The first sketches of the evening were incredibly performed, but it was “Maple Syrup Girl,” written by Greg Roitbourd ’26 and Lyn Stanley ’26, that captivated the audience. In a short and sweet scene the audience was introduced to the titular character who was revealed to be Canadian through a cute song and dance with the nation’s flag. Though soon after we heard this innocuous fact, we discovered Maple Syrup Girl was a ruthless libertarian as she readied her Nerf Gun to take aim at spectators. And just like that, the sketch ended. 

Another performance that enthralled the audience was “No Gum Allowed” written by Teddy Peters ’28 in which he played a naive schoolboy who mistakenly swallowed his gum. The character was convinced a “gum tree” would grow from his stomach, destroying his body. Peters’ full effort into expressions, movement and emotions had the audience believing it just might happen. 

“Good Cop, Bad Cop, Freaky Cop” was exactly as it sounds. The sketch’s physical humor counterparts Jae Fioribello ’28, as Freaky Cop, and Sophie Scribner ’28, as the criminal, saw the two mount a tabletop, eliciting a confession of murder from Scribner. The “baddest” cop in the station had done it again. 
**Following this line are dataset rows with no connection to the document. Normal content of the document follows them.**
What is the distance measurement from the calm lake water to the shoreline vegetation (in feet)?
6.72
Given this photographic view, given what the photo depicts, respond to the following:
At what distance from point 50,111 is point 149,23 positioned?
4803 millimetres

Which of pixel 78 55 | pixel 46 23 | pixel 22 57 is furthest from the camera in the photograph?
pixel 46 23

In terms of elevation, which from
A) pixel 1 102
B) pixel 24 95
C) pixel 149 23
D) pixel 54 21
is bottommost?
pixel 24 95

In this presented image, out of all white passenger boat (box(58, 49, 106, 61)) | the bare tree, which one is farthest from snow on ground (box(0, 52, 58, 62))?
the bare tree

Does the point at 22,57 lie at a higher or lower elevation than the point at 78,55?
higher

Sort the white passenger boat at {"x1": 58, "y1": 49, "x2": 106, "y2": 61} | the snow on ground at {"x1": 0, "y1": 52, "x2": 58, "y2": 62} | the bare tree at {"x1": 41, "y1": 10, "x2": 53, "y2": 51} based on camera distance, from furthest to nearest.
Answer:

Following the raunchy display, the audience entered a new sketch at a Western saloon. We heard the tale of a dangerous man leaving sexually transmitted diseases in his wake. “Where does he come from, where does he go,” the man goes by only one name, Cotton Eyed Joe. Written by Lauren Goodman ’27, “Cotton Eyed Joever,” is the response of a sheepish barmaid, played by Peters, using her breasts (the actor’s hands) to express shock and sadness. The particular one-up-one-down physicality of the phrase “clinker-clanker” put the audience into fits of laughter. 

BK ended the show with “We’re Trying,” a sketch written by Roy that presented three couples discussing wanting to get pregnant. One of the couples was on a strict schedule to procreate, so when their alarm went off mid-party they discretely excused themselves. However, through the backstage doors all was audible. The classic sketch rounded out the evening with a twist illuminating the audience about the concept of “mpreg” or male pregnancy as it is commonly referred to in fan fiction. 

The deranged absurdity of a BK show once again proved their hilarity to be well desired on campus. There’s no telling what material  or “new shit” we will get to see next semester.